__The task__
Recast the data below as a numbered list with one entry per line, omitting blank lines and the picture.

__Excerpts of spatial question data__
.....

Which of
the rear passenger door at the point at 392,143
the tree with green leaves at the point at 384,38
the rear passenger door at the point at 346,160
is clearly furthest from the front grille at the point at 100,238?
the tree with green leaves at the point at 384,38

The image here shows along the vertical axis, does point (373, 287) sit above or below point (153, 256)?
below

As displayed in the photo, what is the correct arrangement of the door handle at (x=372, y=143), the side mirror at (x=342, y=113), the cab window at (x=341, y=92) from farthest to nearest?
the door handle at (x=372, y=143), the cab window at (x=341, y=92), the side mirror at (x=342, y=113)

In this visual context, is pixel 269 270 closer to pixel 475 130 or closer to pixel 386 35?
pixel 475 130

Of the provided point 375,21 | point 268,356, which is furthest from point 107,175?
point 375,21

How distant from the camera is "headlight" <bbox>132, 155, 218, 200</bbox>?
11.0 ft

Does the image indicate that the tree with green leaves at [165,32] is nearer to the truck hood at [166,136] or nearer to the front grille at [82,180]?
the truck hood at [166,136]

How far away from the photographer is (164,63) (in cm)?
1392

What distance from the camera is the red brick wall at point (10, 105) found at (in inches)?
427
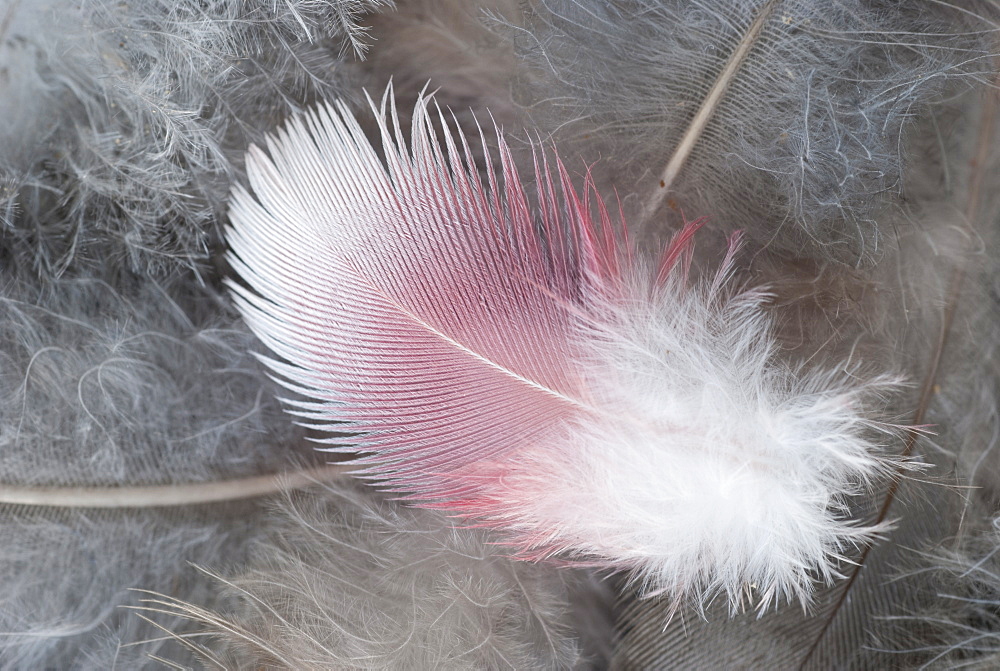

.....

__Answer to the problem__
1. Which of
2. the rear passenger door at the point at 392,143
3. the tree with green leaves at the point at 384,38
4. the rear passenger door at the point at 346,160
5. is clearly furthest from the front grille at the point at 100,238?
6. the tree with green leaves at the point at 384,38
7. The image here shows along the vertical axis, does point (373, 287) sit above or below point (153, 256)?
8. below
9. As displayed in the photo, what is the correct arrangement of the door handle at (x=372, y=143), the side mirror at (x=342, y=113), the cab window at (x=341, y=92) from farthest to nearest?
10. the door handle at (x=372, y=143), the cab window at (x=341, y=92), the side mirror at (x=342, y=113)
11. In this visual context, is pixel 269 270 closer to pixel 475 130 or closer to pixel 386 35?
12. pixel 475 130
13. Of the provided point 375,21 | point 268,356, which is furthest from point 107,175?
14. point 375,21
15. How distant from the camera is "headlight" <bbox>132, 155, 218, 200</bbox>?
16. 11.0 ft
17. Does the image indicate that the tree with green leaves at [165,32] is nearer to the truck hood at [166,136] or nearer to the front grille at [82,180]?
18. the truck hood at [166,136]
19. How far away from the photographer is (164,63) (in cm)?
20. 1392
21. What distance from the camera is the red brick wall at point (10, 105) found at (in inches)?
22. 427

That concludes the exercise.